**What to do**
[a] Before the records, the news report on the governors' tenure case appears below. List every name or description that the news report uses to refer to the Independent National Electoral Commission.
[b] Reproduce the section of the news report on the governors' tenure case, below, from "Indeed, indications are" to "(free of charge).", keeping every word unchanged.

**Passage provided**
[attachimg=1] In what appears to be a game of intrigues on the tenure elongation legal face-off between the Independent National Electoral Commission (INEC) and the Peoples Democratic Party (PDP), the electoral umpire may have disowned the reported plan to approach the Court of Appeal, Abuja Division, to seek to vacate the judgment of the Federal High Court, Abuja, extending the tenure of five state governors beyond May 29, this year.
Indeed, indications are that the lawyer who filed the appeal on behalf of INEC did so on her own and now has been told not to count on INEC's endorsement
Carol Ajie had penultimate week filed a notice of appeal at the appellate court and another application for stay of execution of its judgment before the lower court purportedly on behalf of INEC.
But indications emerged that INEC may not be keen on the legal voyage any more as Barrister Ajie in a statement in Abuja said the Commission asked her not to go on with the motion for stay she filed at the Federal High court pro bono (free of charge).
Reacting to a newspaper report, Ajie said that she wrote the Commission to allow her to file an appeal challenging the judgment of the court.

**Listing**
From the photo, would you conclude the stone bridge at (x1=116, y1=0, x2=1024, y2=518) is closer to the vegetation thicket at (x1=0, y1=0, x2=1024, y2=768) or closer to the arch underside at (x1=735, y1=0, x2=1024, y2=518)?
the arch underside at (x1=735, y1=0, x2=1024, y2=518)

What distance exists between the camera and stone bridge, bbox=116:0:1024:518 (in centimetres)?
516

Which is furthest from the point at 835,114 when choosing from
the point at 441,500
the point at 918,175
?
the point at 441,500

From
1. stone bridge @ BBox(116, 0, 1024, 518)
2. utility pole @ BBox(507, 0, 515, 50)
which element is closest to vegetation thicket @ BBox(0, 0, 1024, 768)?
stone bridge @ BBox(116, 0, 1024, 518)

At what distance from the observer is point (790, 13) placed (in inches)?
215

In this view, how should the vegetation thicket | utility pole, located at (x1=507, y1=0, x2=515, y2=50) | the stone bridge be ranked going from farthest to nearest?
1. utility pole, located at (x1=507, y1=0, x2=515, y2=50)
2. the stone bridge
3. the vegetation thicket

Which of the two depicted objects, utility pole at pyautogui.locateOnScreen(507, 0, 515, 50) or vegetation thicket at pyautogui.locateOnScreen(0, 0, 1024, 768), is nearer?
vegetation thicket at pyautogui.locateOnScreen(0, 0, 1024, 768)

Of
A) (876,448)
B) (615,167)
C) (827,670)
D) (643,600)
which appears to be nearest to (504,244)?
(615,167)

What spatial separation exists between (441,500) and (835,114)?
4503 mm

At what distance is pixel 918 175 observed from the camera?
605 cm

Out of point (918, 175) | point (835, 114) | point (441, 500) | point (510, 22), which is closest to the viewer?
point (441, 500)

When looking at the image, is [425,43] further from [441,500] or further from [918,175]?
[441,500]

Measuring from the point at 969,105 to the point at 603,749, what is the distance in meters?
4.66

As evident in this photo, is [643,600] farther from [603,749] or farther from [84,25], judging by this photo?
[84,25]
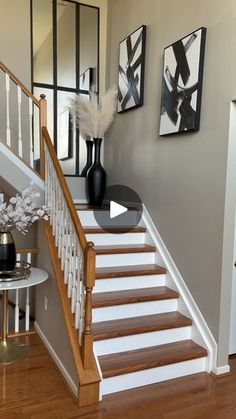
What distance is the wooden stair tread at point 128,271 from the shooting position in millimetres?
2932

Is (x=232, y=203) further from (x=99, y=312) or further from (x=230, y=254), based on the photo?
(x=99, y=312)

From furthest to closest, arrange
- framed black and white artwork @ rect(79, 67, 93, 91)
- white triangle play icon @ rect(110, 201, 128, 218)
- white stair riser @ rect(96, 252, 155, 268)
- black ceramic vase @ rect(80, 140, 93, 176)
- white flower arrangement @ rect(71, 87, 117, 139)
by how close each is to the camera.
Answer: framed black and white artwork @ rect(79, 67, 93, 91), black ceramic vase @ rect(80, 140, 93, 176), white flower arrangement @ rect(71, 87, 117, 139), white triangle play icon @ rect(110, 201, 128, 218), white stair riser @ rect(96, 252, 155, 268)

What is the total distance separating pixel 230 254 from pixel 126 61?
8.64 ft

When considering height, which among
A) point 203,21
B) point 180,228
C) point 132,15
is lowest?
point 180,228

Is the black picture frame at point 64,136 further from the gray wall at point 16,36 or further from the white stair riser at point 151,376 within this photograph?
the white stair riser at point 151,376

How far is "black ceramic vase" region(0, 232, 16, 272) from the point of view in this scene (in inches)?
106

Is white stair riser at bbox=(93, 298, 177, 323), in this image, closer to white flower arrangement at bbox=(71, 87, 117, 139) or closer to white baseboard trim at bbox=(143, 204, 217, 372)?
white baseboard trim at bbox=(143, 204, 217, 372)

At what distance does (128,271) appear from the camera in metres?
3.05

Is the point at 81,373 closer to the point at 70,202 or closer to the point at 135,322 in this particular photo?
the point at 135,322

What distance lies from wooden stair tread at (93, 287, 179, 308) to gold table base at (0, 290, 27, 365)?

**Full solutions**
[a]
- Independent National Electoral Commission
- INEC
- the electoral umpire
- the Commission

[b]
Indeed, indications are that the lawyer who filed the appeal on behalf of INEC did so on her own and now has been told not to count on INEC's endorsement
Carol Ajie had penultimate week filed a notice of appeal at the appellate court and another application for stay of execution of its judgment before the lower court purportedly on behalf of INEC.
But indications emerged that INEC may not be keen on the legal voyage any more as Barrister Ajie in a statement in Abuja said the Commission asked her not to go on with the motion for stay she filed at the Federal High court pro bono (free of charge).